Vous tenez en quelque sorte le rôle d’un funambule, c’est-à-dire qu’il y a toujours cet équilibre entre la gravité et l’humour chez vous. C’est grâce à l’humour que vous avez réussi à rester debout et à affronter la vie ? Cela vous a-t-il permis de continuer à avancer, à croire ?

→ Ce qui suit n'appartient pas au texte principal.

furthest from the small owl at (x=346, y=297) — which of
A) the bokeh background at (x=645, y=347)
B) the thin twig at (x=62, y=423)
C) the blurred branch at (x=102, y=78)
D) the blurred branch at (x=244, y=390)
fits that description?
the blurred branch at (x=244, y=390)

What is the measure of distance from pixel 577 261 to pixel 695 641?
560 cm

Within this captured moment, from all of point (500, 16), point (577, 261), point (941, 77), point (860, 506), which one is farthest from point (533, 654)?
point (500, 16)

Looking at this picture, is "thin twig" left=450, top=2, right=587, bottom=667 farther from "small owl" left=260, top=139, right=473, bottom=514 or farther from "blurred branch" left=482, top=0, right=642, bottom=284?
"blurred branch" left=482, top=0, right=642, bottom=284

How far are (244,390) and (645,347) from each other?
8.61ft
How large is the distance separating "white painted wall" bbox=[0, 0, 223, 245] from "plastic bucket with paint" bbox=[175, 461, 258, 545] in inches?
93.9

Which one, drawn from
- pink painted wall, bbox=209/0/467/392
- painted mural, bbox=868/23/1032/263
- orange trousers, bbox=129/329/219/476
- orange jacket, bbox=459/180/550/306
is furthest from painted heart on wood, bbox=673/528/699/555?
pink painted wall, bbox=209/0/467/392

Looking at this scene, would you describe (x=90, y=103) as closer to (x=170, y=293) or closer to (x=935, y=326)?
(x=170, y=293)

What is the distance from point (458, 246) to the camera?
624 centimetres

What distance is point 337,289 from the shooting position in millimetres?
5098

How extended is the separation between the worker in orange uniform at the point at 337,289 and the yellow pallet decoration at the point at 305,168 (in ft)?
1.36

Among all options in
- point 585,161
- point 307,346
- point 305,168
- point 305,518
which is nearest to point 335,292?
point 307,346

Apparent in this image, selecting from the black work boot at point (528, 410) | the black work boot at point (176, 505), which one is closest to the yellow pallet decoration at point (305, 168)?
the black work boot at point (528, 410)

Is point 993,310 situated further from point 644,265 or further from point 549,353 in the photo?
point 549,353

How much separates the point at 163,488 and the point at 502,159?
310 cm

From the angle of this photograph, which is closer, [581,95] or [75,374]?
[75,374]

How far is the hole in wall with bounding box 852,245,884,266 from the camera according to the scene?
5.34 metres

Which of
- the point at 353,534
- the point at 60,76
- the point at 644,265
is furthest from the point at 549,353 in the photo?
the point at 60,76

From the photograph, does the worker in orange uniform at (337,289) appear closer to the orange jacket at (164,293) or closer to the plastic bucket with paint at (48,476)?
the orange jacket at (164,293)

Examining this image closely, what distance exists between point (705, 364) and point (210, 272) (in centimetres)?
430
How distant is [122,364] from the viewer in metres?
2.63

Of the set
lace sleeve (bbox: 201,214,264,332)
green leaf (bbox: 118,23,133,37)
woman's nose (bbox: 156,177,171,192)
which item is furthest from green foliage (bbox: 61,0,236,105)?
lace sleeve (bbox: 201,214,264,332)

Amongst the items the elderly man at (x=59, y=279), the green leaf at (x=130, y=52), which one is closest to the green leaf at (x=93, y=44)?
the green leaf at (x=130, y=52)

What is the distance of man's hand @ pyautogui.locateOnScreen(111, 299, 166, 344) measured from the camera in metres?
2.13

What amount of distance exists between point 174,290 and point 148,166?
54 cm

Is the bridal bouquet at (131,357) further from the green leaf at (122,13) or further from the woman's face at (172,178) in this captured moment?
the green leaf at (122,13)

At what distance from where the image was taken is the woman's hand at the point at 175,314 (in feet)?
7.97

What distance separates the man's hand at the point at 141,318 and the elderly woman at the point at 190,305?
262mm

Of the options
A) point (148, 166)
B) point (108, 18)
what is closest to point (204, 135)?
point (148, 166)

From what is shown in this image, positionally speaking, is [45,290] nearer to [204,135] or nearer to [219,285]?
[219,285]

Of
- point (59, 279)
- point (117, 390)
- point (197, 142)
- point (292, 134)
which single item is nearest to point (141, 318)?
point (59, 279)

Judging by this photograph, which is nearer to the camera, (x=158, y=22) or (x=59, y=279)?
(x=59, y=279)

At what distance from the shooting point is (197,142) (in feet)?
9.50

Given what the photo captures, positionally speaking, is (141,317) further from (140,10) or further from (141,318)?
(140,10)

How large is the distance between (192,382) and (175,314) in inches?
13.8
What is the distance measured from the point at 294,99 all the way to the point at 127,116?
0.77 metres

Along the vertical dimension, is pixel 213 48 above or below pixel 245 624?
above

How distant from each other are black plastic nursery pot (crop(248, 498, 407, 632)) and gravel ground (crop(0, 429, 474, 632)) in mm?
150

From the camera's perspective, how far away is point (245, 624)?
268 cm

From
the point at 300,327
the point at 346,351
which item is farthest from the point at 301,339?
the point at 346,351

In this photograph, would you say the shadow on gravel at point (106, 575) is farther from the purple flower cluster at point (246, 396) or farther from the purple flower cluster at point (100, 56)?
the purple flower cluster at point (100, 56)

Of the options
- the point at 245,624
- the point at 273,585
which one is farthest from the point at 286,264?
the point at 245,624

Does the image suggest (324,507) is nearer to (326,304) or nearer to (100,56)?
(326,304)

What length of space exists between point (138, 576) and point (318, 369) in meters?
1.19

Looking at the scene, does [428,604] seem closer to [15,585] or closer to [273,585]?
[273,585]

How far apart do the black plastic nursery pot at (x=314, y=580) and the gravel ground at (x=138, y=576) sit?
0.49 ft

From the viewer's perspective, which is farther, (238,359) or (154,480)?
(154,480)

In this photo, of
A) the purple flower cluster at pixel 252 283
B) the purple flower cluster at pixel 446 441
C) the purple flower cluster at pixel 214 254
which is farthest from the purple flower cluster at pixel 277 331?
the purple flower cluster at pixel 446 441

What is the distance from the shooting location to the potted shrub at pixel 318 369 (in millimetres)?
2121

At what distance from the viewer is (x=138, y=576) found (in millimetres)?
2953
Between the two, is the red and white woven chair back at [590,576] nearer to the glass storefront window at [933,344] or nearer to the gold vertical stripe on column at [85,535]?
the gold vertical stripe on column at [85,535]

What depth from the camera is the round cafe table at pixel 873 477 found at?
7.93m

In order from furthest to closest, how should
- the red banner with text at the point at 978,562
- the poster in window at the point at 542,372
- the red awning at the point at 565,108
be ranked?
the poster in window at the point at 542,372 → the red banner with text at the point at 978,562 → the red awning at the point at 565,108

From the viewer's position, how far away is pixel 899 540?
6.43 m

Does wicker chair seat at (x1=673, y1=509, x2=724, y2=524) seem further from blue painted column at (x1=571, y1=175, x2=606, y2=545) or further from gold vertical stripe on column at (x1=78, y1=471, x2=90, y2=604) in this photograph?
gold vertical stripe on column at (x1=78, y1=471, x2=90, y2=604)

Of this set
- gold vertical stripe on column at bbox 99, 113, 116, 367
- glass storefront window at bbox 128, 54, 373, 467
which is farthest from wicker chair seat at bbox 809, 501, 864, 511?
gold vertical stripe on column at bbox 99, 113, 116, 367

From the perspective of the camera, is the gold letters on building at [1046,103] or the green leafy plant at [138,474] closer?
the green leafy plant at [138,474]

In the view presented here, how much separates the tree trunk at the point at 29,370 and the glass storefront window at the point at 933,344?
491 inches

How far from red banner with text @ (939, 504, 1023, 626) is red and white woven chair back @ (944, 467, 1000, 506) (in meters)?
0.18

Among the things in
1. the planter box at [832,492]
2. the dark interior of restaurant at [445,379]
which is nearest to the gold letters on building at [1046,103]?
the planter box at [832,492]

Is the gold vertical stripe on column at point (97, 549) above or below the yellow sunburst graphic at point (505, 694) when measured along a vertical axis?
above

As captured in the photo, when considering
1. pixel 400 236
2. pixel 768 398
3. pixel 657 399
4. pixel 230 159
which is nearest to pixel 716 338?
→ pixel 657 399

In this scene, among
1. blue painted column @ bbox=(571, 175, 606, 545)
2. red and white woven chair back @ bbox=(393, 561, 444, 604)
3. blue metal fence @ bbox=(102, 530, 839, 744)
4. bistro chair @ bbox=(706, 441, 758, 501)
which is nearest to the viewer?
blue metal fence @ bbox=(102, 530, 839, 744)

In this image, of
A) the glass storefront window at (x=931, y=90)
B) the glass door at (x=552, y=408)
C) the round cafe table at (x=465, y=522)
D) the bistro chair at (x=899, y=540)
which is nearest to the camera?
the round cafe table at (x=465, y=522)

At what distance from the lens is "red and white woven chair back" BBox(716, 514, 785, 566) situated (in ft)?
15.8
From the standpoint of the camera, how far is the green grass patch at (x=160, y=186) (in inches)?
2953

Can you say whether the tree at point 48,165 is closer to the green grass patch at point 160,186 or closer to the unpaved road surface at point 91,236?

L’humour est une arme formidable, cela permet de prendre du recul. En réalité, l’humour c’est du drame vu avec du recul. Et quand on prend du recul, tout nous semble immédiatement plus gérable. Avoir la capacité de rire de ce qui nous arrive apporte un certain soulagement. Comme le disait Spinoza : « Depuis que tu ris de moi, je ne m’ennuie jamais ». J’essaye de suivre ce principe et rire de moi-même, et des péripéties qui jalonnent ma vie. Je n’y parviens pas tous les jours, mais c’est presque un mode de vie pour moi, et en outre c’est mon métier. Mon travail consiste aussi à dénicher des situations qui feront rire les gens. Et pas uniquement pour cela car il y a un autre aspect dans le film, car vers la fin celui-ci prend une tournure plus profonde. Toutefois, le principal objectif reste avant tout le rire, et autant que possible.
Il est donc clair que vous êtes un passionné de l’écriture, une « obsession textuelle » que vous assumez complètement. Actuellement, il y a aussi le théâtre dans votre vie.
Oui, c’est exact. Je suis en plein préparatif pour une pièce nommée Like qui sera présentée à Avignon au sein du festival et qui sera jouée en janvier à Paris. En outre, ma pièce Glenn, naissance d’un prodige sera de nouveau à l’affiche à partir de septembre au Théâtre Montparnasse.